══ Source passage ══

Dolton Man Faces Lung Cancer with a Positive Attitude

A positive attitude can go a long way...especially when faced with a challenging illness

Just ask 73-year-old Harry Preston of Dolton. The retired hospital administrator was recovering from routine laparoscopic gallbladder surgery at Ingalls in the fall of 2008 when he received unexpected news.

“My doctor (Ganapathi Gottumukkala, M.D.) told me my breathing seemed labored as I was getting up to take a walk,” Harry recalls. “I was supposed to go home the next day, but Dr. Gottumukkala said he was ordering a CT scan for me. I felt fine though.”

The next morning, Dr. Gottumukkala told Harry he had a mass on his right lung.

“I was surprised, of course,” Harry recalls. “But I wasn’t distressed. I usually have a pretty good attitude about things.”

Harry was quickly referred to board-certified oncologist and geriatrics specialist James Wallace, M.D. After consulting with surgeons, Dr. Wallace told Harry the best course of treatment was removal of the right lung, followed by chemotherapy, then radiation.

Harry’s positive attitude served him well over the next several months as he braced for another major surgery and cancer treatment.

“Mr. Preston was diagnosed with stage II-b non-small cell lung cancer,” Dr. Wallace explained. “That means it had spread beyond the lung by the time it was detected. It was serious.”

In Harry’s case, the cancerous tumor had entered a major blood vessel. Removal of the entire lung offered the best prognosis. So in early January 2009, thoracic surgeon Vitaly Piluiko, M.D., removed Harry’s right lung.

Three months later, Harry began chemotherapy treatment at Ingalls. When that was done, he expected to start radiation therapy. But he received another surprise...this time a pleasant one.

“Dr. Wallace called me and said, ‘I’ve got some good news for you: radiation therapy isn’t necessary,’” Harry remembers. “I was so happy!”

Nearly two years after his initial cancer diagnosis, Harry says he continues to receive “A+’s” from Dr. Wallace following regularly scheduled CT scans. Though he stays close to home for now, Harry enjoys traveling, cruises and visiting with friends.

“Mr. Preston has done very well in treatment,” Dr. Wallace added. “There is no evidence of cancer at present.”

“Dr. Wallace says I’m doing just fine, and that’s all I need to hear. He is much more than a doctor to me. He’s a friend. I’m also very grateful to Dr. Gottumukkala. If it weren’t for him ordering that first CT scan, I might not be here right now.”

═══

# The problem:
Please decide whether each statement agrees with the lung cancer story, answering yes or no and quoting the words that settle it: (a) Harry's right lung was removed in early January 2009; (b) Harry had radiation therapy after his chemotherapy; (c) Dr. Wallace ordered Harry's first CT scan. The lines that follow have no connection to the lung cancer story.

══ The data ══

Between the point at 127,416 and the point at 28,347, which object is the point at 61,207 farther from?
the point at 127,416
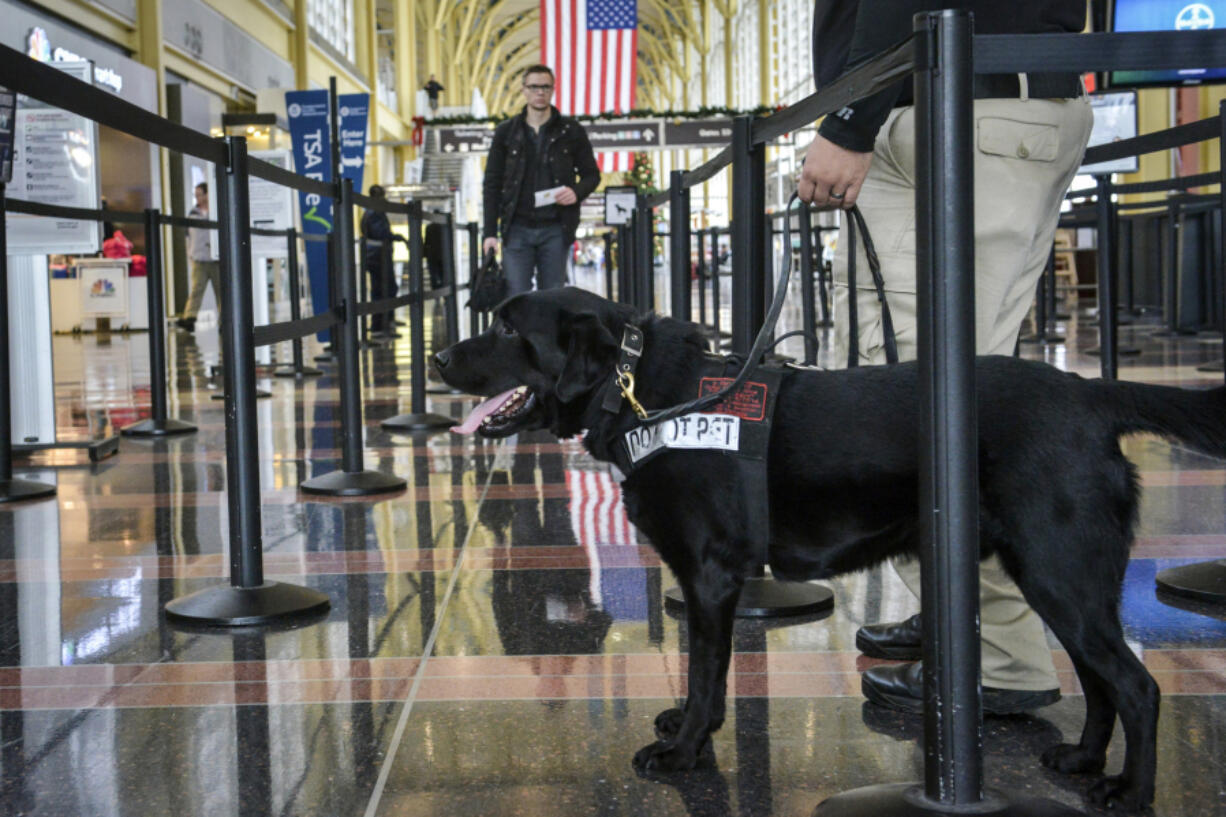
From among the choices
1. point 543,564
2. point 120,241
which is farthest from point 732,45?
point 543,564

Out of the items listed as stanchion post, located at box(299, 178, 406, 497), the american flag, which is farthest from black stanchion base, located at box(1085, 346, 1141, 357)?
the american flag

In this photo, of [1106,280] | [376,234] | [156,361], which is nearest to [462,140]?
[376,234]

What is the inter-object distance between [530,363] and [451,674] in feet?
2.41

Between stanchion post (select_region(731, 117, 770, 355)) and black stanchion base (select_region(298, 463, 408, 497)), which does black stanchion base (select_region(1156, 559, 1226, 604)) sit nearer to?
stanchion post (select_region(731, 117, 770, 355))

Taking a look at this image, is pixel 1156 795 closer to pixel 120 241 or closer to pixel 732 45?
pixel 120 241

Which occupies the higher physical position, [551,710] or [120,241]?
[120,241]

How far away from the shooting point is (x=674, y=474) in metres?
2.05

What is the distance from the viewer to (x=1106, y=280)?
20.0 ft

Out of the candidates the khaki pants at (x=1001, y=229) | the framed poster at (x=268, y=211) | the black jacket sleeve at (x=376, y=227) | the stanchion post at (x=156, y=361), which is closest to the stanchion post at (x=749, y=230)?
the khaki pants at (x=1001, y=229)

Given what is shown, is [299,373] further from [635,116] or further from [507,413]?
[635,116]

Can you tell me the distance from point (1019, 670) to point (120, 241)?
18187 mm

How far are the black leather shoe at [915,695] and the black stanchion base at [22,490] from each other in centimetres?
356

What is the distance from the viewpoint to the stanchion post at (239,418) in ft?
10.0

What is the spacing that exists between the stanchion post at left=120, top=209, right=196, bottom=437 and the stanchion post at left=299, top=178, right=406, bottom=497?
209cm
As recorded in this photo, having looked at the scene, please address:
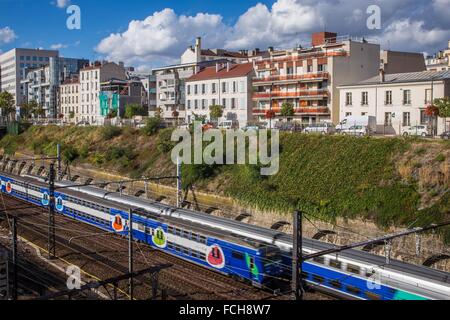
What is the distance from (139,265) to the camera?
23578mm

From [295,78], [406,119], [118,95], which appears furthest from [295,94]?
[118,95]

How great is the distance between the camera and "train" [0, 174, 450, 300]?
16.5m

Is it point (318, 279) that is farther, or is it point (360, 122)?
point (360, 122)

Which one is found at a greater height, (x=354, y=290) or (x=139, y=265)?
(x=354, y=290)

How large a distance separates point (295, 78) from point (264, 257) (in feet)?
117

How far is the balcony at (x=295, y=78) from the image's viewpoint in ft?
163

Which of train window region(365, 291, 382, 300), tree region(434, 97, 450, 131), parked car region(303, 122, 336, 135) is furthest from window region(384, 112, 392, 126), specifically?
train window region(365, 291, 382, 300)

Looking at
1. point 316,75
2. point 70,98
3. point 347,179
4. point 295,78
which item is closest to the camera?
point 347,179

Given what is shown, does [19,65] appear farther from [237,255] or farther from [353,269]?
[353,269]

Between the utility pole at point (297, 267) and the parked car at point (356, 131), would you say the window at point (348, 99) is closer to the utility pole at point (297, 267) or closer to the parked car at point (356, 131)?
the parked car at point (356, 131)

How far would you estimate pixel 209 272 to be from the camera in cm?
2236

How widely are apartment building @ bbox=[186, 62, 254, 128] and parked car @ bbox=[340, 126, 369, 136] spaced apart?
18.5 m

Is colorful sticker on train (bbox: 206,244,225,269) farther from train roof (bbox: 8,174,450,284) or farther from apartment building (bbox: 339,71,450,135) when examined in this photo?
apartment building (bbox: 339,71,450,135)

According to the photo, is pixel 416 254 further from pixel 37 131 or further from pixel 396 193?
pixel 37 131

═══

# Response box:
(a) Yes: "So in early January 2009, thoracic surgeon Vitaly Piluiko, M.D., removed Harry’s right lung."
(b) No: "I’ve got some good news for you: radiation therapy isn’t necessary"
(c) No: "Dr. Gottumukkala said he was ordering a CT scan for me."